The right question, I am finding, is not what, why, and how but WHO:  Who in my network can better ask the right questions than I?  Often when we find ourselves in new, unfamiliar situations, we seek to figure it our on our own, our culture eats, drinks and breathes self-sufficiency.  But have you ever seen a baby walk straight for the first time?  We all need a network of those who, in the words of Stephen Covey, “have strengths that make our weaknesses irrelevant.” 

That is a nice sentiment, don’t you think?  However… an insidious question creeps in… How can one distinguish between those who can ask the right questions and those who just think they can?  I am still looking for the RIGHT ANSWER to this one…

Adventures in Capitalism

May 4, 2009

When I was a kid growing up in a Soviet Union and I was mad at my parents, I called them… “CAPITALISTS!!!”  Those were fighting words back then, certain to get me grounded.  It is therefore that much more ironic and iconic that, in my thirties, I find that I myself embarked on an adventure in capitalism as an entrepreneur and a founder of my first venture, Golden Wellness, Inc. 

 My path to becoming an entrepreneur, is a long and winding one, but the essence of it is that it has brought me not wealth of money (though that would not be too bad), but a wealth of understanding about who I am, who I can be, and how I can change the world for the better.  The first and central piece of understanding stems from the fact that United States, with its  this economic system, as imperfect as it is, when coupled with democratic institutions, as imperfect as they are, allow dreamers like me, as imperfect as we are, to form, stretch toward and realize our dreams.

At Golden Wellness, we empower independence for people with physical limitations through safe, accessible & effective fitness products and services.  In 2006, out of frustration at not finding the right equipment to train people with disabilities, I came up with an idea for a fitness equipment that would be safe, accessible, comprehensive, and compact, everything that existing equipment is not.  The result is the Fitness Arch, an innovative patent-pending piece of fitness equipment that can be used with a chair, wheelchair, scooter and even a fitness ball to do total body strength, cardiovascular, flexibility and balance exercises in both sitting and standing positions without the fear of falling. 

 The Fitness Arch, made mostly out of steel pipe, is not just a pipe dream anymore!  We have launched the Fitness Arch in December of 2008 and have since sold our first few units!  This, of course is just the beginning and the challenge of forming and running a start-up is far, Far, FAR harder than inventing a fitness machine.
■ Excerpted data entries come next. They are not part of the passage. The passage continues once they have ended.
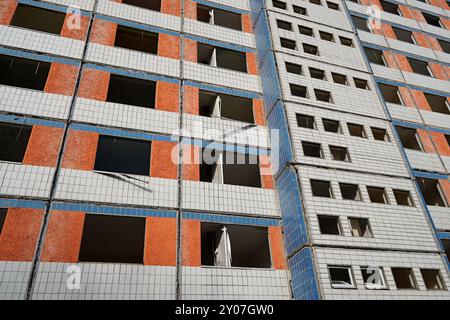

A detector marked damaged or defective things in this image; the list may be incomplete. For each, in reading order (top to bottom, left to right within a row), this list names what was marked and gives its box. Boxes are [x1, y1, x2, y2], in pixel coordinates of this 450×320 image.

broken window [10, 3, 65, 35]
broken window [198, 4, 243, 31]
broken window [114, 25, 158, 54]
broken window [394, 26, 414, 44]
broken window [0, 54, 51, 90]
broken window [197, 42, 246, 71]
broken window [364, 47, 384, 65]
broken window [408, 57, 432, 76]
broken window [106, 74, 156, 109]
broken window [200, 91, 255, 124]
broken window [378, 83, 402, 104]
broken window [424, 92, 448, 115]
broken window [0, 122, 32, 164]
broken window [94, 134, 152, 176]
broken window [302, 141, 324, 159]
broken window [348, 122, 366, 138]
broken window [398, 126, 422, 151]
broken window [312, 180, 332, 198]
broken window [342, 182, 362, 200]
broken window [368, 186, 388, 204]
broken window [392, 189, 414, 206]
broken window [416, 178, 448, 208]
broken window [79, 214, 145, 264]
broken window [201, 222, 270, 270]
broken window [318, 215, 342, 235]
broken window [348, 218, 372, 238]
broken window [326, 266, 356, 288]
broken window [360, 266, 384, 288]
broken window [390, 268, 418, 290]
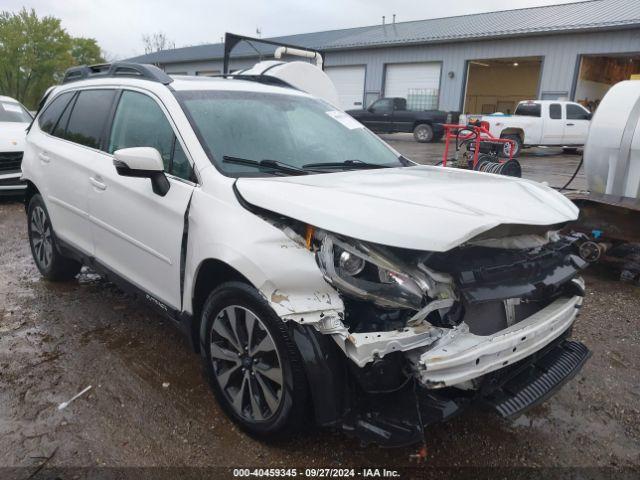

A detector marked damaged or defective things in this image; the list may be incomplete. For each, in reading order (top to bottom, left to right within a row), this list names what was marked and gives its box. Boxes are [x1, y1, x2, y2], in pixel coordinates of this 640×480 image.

crumpled hood [0, 121, 27, 151]
crumpled hood [236, 166, 580, 251]
exposed headlight [316, 234, 424, 310]
damaged front end [258, 210, 592, 446]
broken bumper [412, 294, 584, 388]
detached front bumper [412, 294, 584, 388]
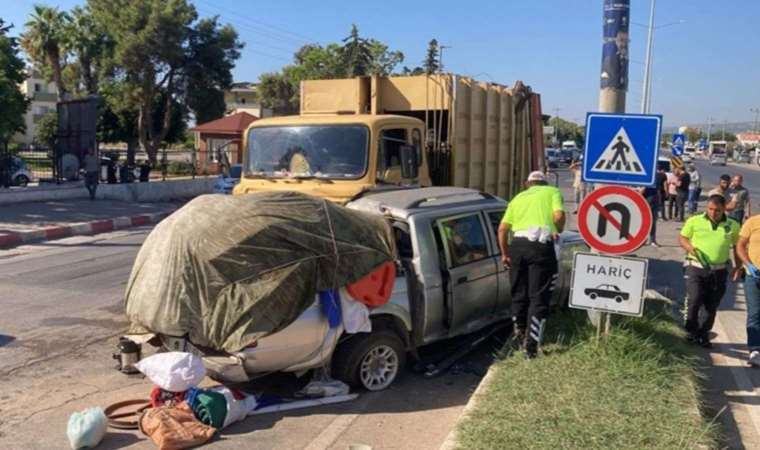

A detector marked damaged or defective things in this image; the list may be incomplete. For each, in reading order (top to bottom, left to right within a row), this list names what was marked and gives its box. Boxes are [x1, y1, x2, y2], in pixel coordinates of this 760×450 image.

crashed pickup truck [126, 186, 588, 390]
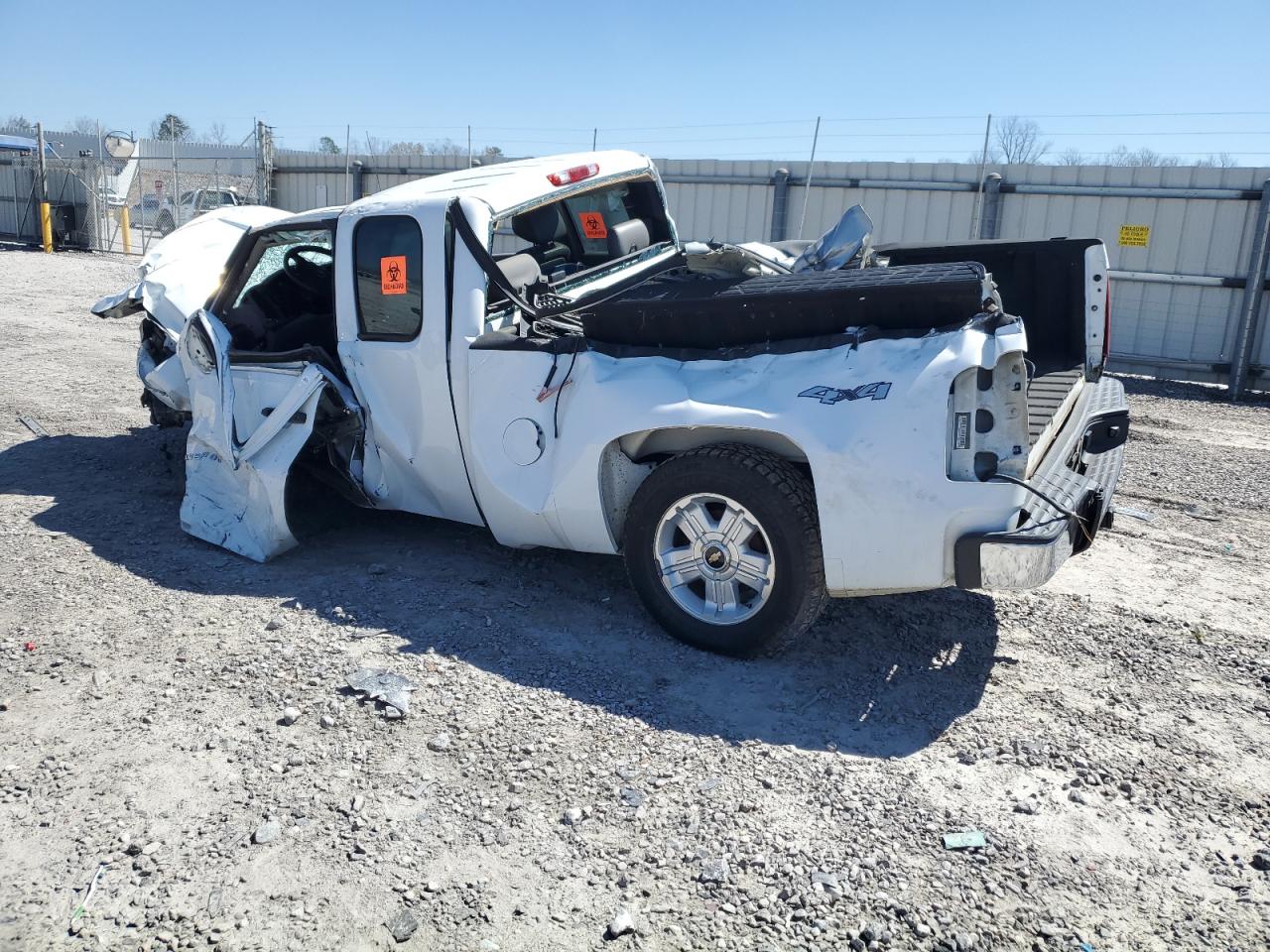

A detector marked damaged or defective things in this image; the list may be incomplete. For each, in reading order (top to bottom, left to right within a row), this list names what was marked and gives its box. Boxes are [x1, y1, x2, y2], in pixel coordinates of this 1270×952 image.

crumpled hood [93, 204, 294, 331]
crushed truck cab [94, 151, 1127, 654]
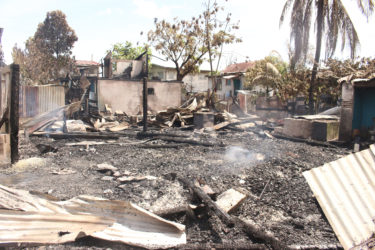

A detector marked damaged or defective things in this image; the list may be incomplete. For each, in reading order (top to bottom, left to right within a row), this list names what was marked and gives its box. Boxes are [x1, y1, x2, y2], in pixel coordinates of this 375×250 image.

rusted zinc roofing sheet [0, 184, 187, 248]
charred timber plank [178, 177, 286, 249]
rusted zinc roofing sheet [304, 144, 375, 249]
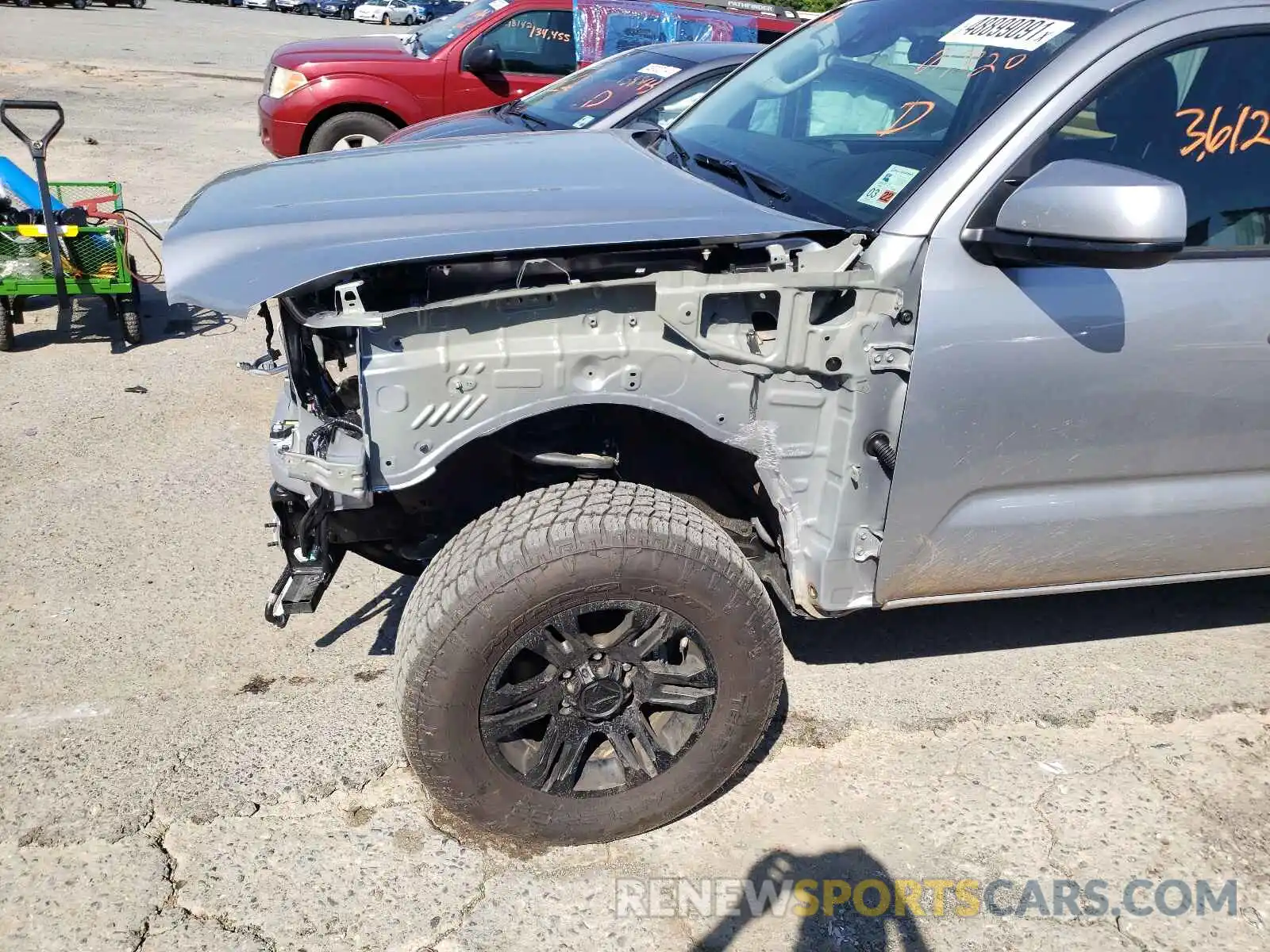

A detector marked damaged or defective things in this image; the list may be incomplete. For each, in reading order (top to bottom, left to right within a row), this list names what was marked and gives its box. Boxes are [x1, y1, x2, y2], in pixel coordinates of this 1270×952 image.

crumpled hood [164, 130, 838, 314]
damaged silver truck [164, 0, 1270, 844]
A fellow entrepreneur once remarked to me that Entrepreneurship is defined as “a string of near-death experiences.”  I agree and yet nothing makes me feel more alive!

I have formed Golden Wellness in October of 2005.  I remember the day when I stepped into Wells Fargo Bank and asked to open a business account.  Excited and scared I transferred the first $100 into the account.  “So what’s your business?” asked a bank teller.  “A successful one!” I retorted. 

I wish it was that easy to make the business successful but through the ups and downs of starting my own business, I have learned to look at the business as an classroom and each setback and each victory as lessons in life.  Such a mission would not have been possible under any other economic and political structure and I consider myself blessed to live in this not-so-perfect union!

In this weekly blog, I hope to document my adventures in capitalism finding the lessons in the experience while bringing some laughter and some food for thought to others who want are stretching for their own dreams and their own adventures in capitalism.